>> Start EXTRACTED DATA
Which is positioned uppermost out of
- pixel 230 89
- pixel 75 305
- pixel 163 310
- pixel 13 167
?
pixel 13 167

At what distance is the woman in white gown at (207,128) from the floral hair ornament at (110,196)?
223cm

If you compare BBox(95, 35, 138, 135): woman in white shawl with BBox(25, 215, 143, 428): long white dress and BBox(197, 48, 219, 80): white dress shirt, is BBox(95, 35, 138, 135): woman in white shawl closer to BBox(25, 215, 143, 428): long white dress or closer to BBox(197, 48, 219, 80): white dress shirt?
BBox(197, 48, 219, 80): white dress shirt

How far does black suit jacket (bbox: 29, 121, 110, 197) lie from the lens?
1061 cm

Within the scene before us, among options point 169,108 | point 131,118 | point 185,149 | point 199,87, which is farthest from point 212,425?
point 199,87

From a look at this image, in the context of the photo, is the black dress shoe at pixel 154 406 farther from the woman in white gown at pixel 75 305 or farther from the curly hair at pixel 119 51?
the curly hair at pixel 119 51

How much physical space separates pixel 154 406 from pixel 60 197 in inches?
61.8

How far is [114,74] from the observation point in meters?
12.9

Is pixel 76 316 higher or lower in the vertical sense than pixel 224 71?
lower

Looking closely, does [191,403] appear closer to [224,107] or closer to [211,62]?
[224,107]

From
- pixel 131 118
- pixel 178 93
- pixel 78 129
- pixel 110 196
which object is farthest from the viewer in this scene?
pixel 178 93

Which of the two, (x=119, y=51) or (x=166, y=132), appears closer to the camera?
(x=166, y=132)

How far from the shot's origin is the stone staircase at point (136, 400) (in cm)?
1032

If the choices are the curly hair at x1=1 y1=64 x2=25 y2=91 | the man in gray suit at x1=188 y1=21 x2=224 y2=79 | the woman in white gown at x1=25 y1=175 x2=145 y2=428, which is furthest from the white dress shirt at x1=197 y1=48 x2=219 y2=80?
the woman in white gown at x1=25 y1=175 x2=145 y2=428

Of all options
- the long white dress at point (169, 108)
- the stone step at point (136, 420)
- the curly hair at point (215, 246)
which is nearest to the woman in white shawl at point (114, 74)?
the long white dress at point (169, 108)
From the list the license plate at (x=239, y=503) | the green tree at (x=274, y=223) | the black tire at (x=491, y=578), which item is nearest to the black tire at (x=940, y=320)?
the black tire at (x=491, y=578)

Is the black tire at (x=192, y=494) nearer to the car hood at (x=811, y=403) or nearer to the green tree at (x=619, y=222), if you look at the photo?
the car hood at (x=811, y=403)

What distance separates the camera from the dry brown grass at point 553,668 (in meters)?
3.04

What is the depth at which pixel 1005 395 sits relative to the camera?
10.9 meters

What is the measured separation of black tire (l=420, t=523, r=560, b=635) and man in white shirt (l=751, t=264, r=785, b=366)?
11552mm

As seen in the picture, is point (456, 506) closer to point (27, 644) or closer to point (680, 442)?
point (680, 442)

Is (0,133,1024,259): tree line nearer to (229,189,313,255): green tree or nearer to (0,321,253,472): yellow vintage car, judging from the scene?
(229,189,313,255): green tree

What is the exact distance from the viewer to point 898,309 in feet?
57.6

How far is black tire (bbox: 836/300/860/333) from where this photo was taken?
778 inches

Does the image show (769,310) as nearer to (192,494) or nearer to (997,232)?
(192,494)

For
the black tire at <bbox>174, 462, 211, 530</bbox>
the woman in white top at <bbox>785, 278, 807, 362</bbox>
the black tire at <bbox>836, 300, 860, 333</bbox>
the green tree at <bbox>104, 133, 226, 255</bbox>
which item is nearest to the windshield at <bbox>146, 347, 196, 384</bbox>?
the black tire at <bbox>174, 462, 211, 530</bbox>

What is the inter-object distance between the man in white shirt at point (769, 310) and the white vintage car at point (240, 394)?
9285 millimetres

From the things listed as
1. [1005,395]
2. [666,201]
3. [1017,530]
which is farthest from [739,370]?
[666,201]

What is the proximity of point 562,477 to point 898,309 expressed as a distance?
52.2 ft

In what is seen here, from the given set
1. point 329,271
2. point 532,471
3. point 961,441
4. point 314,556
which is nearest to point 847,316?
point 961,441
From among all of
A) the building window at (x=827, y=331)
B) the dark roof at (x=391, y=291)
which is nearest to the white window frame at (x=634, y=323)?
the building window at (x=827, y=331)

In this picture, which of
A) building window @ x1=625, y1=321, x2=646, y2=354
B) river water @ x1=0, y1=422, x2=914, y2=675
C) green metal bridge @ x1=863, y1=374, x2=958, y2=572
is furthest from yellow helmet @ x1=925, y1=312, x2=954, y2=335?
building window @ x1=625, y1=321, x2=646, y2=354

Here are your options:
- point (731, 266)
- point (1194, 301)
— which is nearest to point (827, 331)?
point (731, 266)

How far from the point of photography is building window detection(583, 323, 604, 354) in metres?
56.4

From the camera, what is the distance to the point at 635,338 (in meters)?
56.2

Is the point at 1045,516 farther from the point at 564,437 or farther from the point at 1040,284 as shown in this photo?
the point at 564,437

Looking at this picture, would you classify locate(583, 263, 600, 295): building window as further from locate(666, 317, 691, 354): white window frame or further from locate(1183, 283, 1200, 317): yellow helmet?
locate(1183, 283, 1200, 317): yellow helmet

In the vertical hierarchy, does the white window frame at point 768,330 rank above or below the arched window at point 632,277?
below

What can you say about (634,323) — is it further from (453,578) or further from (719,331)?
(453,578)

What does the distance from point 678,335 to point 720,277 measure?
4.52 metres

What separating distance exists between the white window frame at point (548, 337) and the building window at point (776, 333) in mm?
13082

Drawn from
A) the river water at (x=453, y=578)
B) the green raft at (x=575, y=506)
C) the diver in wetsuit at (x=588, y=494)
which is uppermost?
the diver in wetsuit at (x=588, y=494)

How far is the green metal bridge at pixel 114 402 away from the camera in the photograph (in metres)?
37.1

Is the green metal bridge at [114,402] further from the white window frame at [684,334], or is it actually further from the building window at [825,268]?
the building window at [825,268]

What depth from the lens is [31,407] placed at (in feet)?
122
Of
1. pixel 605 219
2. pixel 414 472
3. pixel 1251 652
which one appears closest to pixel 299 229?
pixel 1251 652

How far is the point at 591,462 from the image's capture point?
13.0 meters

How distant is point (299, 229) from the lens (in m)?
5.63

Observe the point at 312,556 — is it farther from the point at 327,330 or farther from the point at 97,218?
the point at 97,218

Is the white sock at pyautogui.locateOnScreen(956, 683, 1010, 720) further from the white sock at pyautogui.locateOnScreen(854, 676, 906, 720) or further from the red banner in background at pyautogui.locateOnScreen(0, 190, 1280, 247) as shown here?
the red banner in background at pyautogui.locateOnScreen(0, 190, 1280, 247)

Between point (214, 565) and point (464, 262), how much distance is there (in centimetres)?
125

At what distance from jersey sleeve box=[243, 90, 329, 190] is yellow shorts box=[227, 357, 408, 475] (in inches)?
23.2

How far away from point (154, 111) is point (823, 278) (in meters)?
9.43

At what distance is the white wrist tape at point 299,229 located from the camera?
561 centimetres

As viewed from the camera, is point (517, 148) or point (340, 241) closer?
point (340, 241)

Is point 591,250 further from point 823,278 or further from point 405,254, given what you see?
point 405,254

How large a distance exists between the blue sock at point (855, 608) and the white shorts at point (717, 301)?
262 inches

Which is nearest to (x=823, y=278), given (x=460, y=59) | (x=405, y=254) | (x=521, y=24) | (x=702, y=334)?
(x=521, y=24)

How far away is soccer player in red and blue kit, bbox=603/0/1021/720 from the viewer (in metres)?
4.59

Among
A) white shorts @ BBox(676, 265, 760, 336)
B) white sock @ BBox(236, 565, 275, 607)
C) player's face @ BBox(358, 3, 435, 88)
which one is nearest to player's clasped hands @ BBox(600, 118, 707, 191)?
>> End EXTRACTED DATA
* [INSTRUCTIONS TO FOLLOW]:
Reproduce the material above without altering a single character.

* [SOLUTION FOR THIS PROBLEM]:
Which is positioned uppermost out of
- pixel 230 89
- pixel 75 305
- pixel 163 310
- pixel 13 167
?
pixel 13 167

At what distance is the woman in white gown at (207,128) from the floral hair ornament at (110,196)?
223cm

If you compare BBox(95, 35, 138, 135): woman in white shawl with BBox(25, 215, 143, 428): long white dress and BBox(197, 48, 219, 80): white dress shirt, is BBox(95, 35, 138, 135): woman in white shawl closer to BBox(25, 215, 143, 428): long white dress or closer to BBox(197, 48, 219, 80): white dress shirt?
BBox(197, 48, 219, 80): white dress shirt

How far does black suit jacket (bbox: 29, 121, 110, 197) lie from the lens?
1061 cm

Within the scene before us, among options point 169,108 | point 131,118 | point 185,149 | point 199,87, which is farthest from point 212,425?
point 199,87

From a look at this image, in the context of the photo, is the black dress shoe at pixel 154 406 farther from the woman in white gown at pixel 75 305 or farther from the curly hair at pixel 119 51?
the curly hair at pixel 119 51

How much physical space separates pixel 154 406 from pixel 60 197 in inches?
61.8

How far is [114,74] from the observation point in meters?
12.9

Is pixel 76 316 higher or lower in the vertical sense than pixel 224 71?
lower

Looking closely, does [191,403] appear closer to [224,107] or closer to [211,62]?
[224,107]

From
- pixel 131 118
- pixel 178 93
- pixel 78 129
- pixel 110 196
which object is farthest from the viewer in this scene?
pixel 178 93

Which of the two, (x=119, y=51) or (x=166, y=132), appears closer to the camera?
(x=166, y=132)

How far from the shot's origin is the stone staircase at point (136, 400) (in cm)?
1032

If the choices are the curly hair at x1=1 y1=64 x2=25 y2=91 | the man in gray suit at x1=188 y1=21 x2=224 y2=79 | the woman in white gown at x1=25 y1=175 x2=145 y2=428, which is furthest from the white dress shirt at x1=197 y1=48 x2=219 y2=80?
the woman in white gown at x1=25 y1=175 x2=145 y2=428

Of all options
- the long white dress at point (169, 108)
- the stone step at point (136, 420)
- the curly hair at point (215, 246)
which is nearest to the woman in white shawl at point (114, 74)?
the long white dress at point (169, 108)
From the list the license plate at (x=239, y=503) | the green tree at (x=274, y=223) | the black tire at (x=491, y=578), which item is nearest to the black tire at (x=940, y=320)?
the black tire at (x=491, y=578)

Is the black tire at (x=192, y=494) nearer to the car hood at (x=811, y=403) or nearer to the green tree at (x=619, y=222), if you look at the photo?
the car hood at (x=811, y=403)

What distance separates the camera from the dry brown grass at point 553,668 (in meters)?
3.04

What is the depth at which pixel 1005 395 sits relative to the camera?
10.9 meters

What is the measured separation of black tire (l=420, t=523, r=560, b=635) and man in white shirt (l=751, t=264, r=785, b=366)?
11552mm

As seen in the picture, is point (456, 506) closer to point (27, 644) or closer to point (680, 442)?
point (680, 442)

Is (0,133,1024,259): tree line nearer to (229,189,313,255): green tree or nearer to (0,321,253,472): yellow vintage car, judging from the scene?
(229,189,313,255): green tree

What is the exact distance from the viewer to point 898,309 in feet?
57.6

How far is black tire (bbox: 836/300/860/333) from where this photo was taken?
778 inches

Does the image show (769,310) as nearer to (192,494) or nearer to (997,232)?
(192,494)

For
the black tire at <bbox>174, 462, 211, 530</bbox>
the woman in white top at <bbox>785, 278, 807, 362</bbox>
the black tire at <bbox>836, 300, 860, 333</bbox>
the green tree at <bbox>104, 133, 226, 255</bbox>
which item is nearest to the windshield at <bbox>146, 347, 196, 384</bbox>?
the black tire at <bbox>174, 462, 211, 530</bbox>

What is the inter-object distance between the man in white shirt at point (769, 310) and the white vintage car at point (240, 394)?
9285 millimetres

From the things listed as
1. [1005,395]
2. [666,201]
3. [1017,530]
which is farthest from [739,370]?
[666,201]

What is the proximity of point 562,477 to point 898,309 expressed as a distance?
52.2 ft

In what is seen here, from the given set
1. point 329,271
2. point 532,471
3. point 961,441
4. point 314,556
which is nearest to point 847,316?
point 961,441
From among all of
A) the building window at (x=827, y=331)
B) the dark roof at (x=391, y=291)
which is nearest to the white window frame at (x=634, y=323)?
the building window at (x=827, y=331)

In this picture, which of
A) building window @ x1=625, y1=321, x2=646, y2=354
B) river water @ x1=0, y1=422, x2=914, y2=675
C) green metal bridge @ x1=863, y1=374, x2=958, y2=572
is furthest from yellow helmet @ x1=925, y1=312, x2=954, y2=335?
building window @ x1=625, y1=321, x2=646, y2=354

Here are your options:
- point (731, 266)
- point (1194, 301)
— which is nearest to point (827, 331)?
point (731, 266)

How far from the point of photography is building window detection(583, 323, 604, 354) in metres?
56.4

From the camera, what is the distance to the point at 635,338 (in meters)?
56.2

Is the point at 1045,516 farther from the point at 564,437 or farther from the point at 1040,284 as shown in this photo?
the point at 564,437

Looking at this picture, would you classify locate(583, 263, 600, 295): building window as further from locate(666, 317, 691, 354): white window frame or further from locate(1183, 283, 1200, 317): yellow helmet?
locate(1183, 283, 1200, 317): yellow helmet

In the vertical hierarchy, does the white window frame at point 768,330 rank above or below the arched window at point 632,277?
below

What can you say about (634,323) — is it further from (453,578) or further from (719,331)?
(453,578)

What does the distance from point 678,335 to point 720,277 measure?
4.52 metres

What separating distance exists between the white window frame at point (548, 337) and the building window at point (776, 333) in mm?
13082

Drawn from
A) the river water at (x=453, y=578)
B) the green raft at (x=575, y=506)
C) the diver in wetsuit at (x=588, y=494)
which is uppermost?
the diver in wetsuit at (x=588, y=494)

How far is the green metal bridge at pixel 114 402 away from the camera in the photograph (in metres)?
37.1

Is the green metal bridge at [114,402] further from the white window frame at [684,334], or is it actually further from the building window at [825,268]?
the building window at [825,268]

What depth from the lens is [31,407] placed at (in feet)?
122
Of
1. pixel 605 219
2. pixel 414 472
3. pixel 1251 652
which one appears closest to pixel 299 229?
pixel 1251 652

How far is the point at 591,462 from the image's capture point?
13.0 meters

How distant is point (299, 229) from the lens (in m)?
5.63

Observe the point at 312,556 — is it farther from the point at 327,330 or farther from the point at 97,218?
the point at 97,218

Is the white sock at pyautogui.locateOnScreen(956, 683, 1010, 720) further from the white sock at pyautogui.locateOnScreen(854, 676, 906, 720) or further from the red banner in background at pyautogui.locateOnScreen(0, 190, 1280, 247) as shown here?
the red banner in background at pyautogui.locateOnScreen(0, 190, 1280, 247)

Between point (214, 565) and point (464, 262), how much distance is there (in centimetres)?
125

At what distance from jersey sleeve box=[243, 90, 329, 190] is yellow shorts box=[227, 357, 408, 475] (in inches)?
23.2

How far away from point (154, 111) is point (823, 278) (in meters)?
9.43

At what distance is the white wrist tape at point 299,229 located from the camera?
561 centimetres

As viewed from the camera, is point (517, 148) or point (340, 241) closer?
point (340, 241)

Is point 591,250 further from point 823,278 or further from point 405,254, given what you see?
point 405,254

How large a distance exists between the blue sock at point (855, 608) and the white shorts at point (717, 301)?
262 inches

Which is nearest to (x=823, y=278), given (x=460, y=59) | (x=405, y=254) | (x=521, y=24) | (x=702, y=334)?
(x=521, y=24)

How far away is soccer player in red and blue kit, bbox=603/0/1021/720 from the viewer (in metres)?
4.59

Among
A) white shorts @ BBox(676, 265, 760, 336)
B) white sock @ BBox(236, 565, 275, 607)
C) player's face @ BBox(358, 3, 435, 88)
which one is nearest to player's clasped hands @ BBox(600, 118, 707, 191)?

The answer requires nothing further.